# [TASK]
Repeat each line of the material exactly.

# [DATASET ROWS]
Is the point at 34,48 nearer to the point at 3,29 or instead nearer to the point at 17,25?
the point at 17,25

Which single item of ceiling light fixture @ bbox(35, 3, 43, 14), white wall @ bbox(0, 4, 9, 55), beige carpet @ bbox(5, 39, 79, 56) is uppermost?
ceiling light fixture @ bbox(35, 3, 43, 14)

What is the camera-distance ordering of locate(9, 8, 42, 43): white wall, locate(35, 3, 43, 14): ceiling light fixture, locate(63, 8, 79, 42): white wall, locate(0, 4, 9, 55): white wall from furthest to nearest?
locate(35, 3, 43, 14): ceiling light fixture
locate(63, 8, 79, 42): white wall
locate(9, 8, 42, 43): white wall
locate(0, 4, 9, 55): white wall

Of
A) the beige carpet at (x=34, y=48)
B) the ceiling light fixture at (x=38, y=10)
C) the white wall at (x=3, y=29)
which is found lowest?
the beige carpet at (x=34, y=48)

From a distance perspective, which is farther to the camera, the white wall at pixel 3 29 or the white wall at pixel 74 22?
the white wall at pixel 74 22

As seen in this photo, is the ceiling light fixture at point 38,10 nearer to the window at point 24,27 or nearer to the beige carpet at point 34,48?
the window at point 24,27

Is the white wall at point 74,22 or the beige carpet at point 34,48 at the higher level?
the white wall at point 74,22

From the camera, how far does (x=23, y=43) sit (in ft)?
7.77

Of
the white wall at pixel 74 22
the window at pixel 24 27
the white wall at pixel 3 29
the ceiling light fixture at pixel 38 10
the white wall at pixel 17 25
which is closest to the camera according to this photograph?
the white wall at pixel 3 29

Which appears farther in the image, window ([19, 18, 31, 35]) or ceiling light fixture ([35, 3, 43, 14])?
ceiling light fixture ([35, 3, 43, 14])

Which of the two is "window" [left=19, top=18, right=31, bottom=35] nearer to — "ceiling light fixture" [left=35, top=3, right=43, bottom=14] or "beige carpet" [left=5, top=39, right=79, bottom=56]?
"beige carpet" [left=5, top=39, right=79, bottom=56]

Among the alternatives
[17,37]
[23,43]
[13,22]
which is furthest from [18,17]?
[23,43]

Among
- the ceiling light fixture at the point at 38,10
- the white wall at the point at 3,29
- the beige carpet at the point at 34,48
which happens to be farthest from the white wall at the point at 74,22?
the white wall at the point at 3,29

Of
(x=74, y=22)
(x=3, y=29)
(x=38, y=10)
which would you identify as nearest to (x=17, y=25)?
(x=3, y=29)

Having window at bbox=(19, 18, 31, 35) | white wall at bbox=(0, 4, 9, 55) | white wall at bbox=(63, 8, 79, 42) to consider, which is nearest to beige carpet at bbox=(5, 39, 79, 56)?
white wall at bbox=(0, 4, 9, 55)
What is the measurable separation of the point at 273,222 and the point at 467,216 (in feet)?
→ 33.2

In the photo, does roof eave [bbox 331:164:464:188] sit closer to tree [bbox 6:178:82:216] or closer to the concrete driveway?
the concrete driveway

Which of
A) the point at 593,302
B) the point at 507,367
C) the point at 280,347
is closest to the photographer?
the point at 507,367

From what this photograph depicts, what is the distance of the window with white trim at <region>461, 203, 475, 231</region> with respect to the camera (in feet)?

# [ANSWER FOR THE TASK]
Is the point at 34,48 nearer to the point at 3,29 or instead nearer to the point at 17,25?
the point at 17,25

Which single item of ceiling light fixture @ bbox(35, 3, 43, 14), white wall @ bbox(0, 4, 9, 55), beige carpet @ bbox(5, 39, 79, 56) is uppermost?
ceiling light fixture @ bbox(35, 3, 43, 14)

What is the camera-distance ordering of locate(9, 8, 42, 43): white wall, locate(35, 3, 43, 14): ceiling light fixture, locate(63, 8, 79, 42): white wall, locate(0, 4, 9, 55): white wall from furthest to nearest?
locate(35, 3, 43, 14): ceiling light fixture
locate(63, 8, 79, 42): white wall
locate(9, 8, 42, 43): white wall
locate(0, 4, 9, 55): white wall

Of
A) the beige carpet at (x=34, y=48)
B) the ceiling light fixture at (x=38, y=10)
C) the white wall at (x=3, y=29)
which is found lowest?
the beige carpet at (x=34, y=48)

From a distance perspective, which is farther to the camera, the white wall at pixel 3 29 or the white wall at pixel 74 22?
the white wall at pixel 74 22

As seen in this photo, is the ceiling light fixture at point 38,10 nearer to the window at point 24,27 or nearer to the beige carpet at point 34,48?
the window at point 24,27

Is the white wall at point 74,22 or the beige carpet at point 34,48 at the higher level?
the white wall at point 74,22

From the camera, how far does (x=23, y=43) sit (in ft)?
7.77

Of
the white wall at pixel 74 22
the window at pixel 24 27
the white wall at pixel 3 29
the ceiling light fixture at pixel 38 10
the white wall at pixel 17 25
which is closest to the camera according to this photograph?
the white wall at pixel 3 29

Which appears farther in the image, window ([19, 18, 31, 35]) or ceiling light fixture ([35, 3, 43, 14])?
ceiling light fixture ([35, 3, 43, 14])

Which of the two is "window" [left=19, top=18, right=31, bottom=35] nearer to — "ceiling light fixture" [left=35, top=3, right=43, bottom=14] or "beige carpet" [left=5, top=39, right=79, bottom=56]?
"beige carpet" [left=5, top=39, right=79, bottom=56]

Among the alternatives
[17,37]
[23,43]
[13,22]
which is furthest from [18,17]?
[23,43]

Among
- the ceiling light fixture at the point at 38,10
- the white wall at the point at 3,29
- the beige carpet at the point at 34,48
which happens to be farthest from the white wall at the point at 74,22?
the white wall at the point at 3,29

Of
(x=74, y=22)
(x=3, y=29)
(x=38, y=10)
which would you identify as nearest to (x=17, y=25)?
(x=3, y=29)

Having window at bbox=(19, 18, 31, 35) | white wall at bbox=(0, 4, 9, 55) | white wall at bbox=(63, 8, 79, 42) to consider, which is nearest to beige carpet at bbox=(5, 39, 79, 56)?
white wall at bbox=(0, 4, 9, 55)
What is the measurable separation of the point at 273,222 and the point at 467,216 (in feet)?
→ 33.2

In the photo, does roof eave [bbox 331:164:464:188] sit closer to tree [bbox 6:178:82:216] or closer to the concrete driveway?
the concrete driveway

Which of
A) the point at 593,302
B) the point at 507,367
C) the point at 280,347
is closest to the photographer?
the point at 507,367

From what this photograph depicts, what is the distance of the window with white trim at <region>461, 203, 475, 231</region> with respect to the camera (in feet)?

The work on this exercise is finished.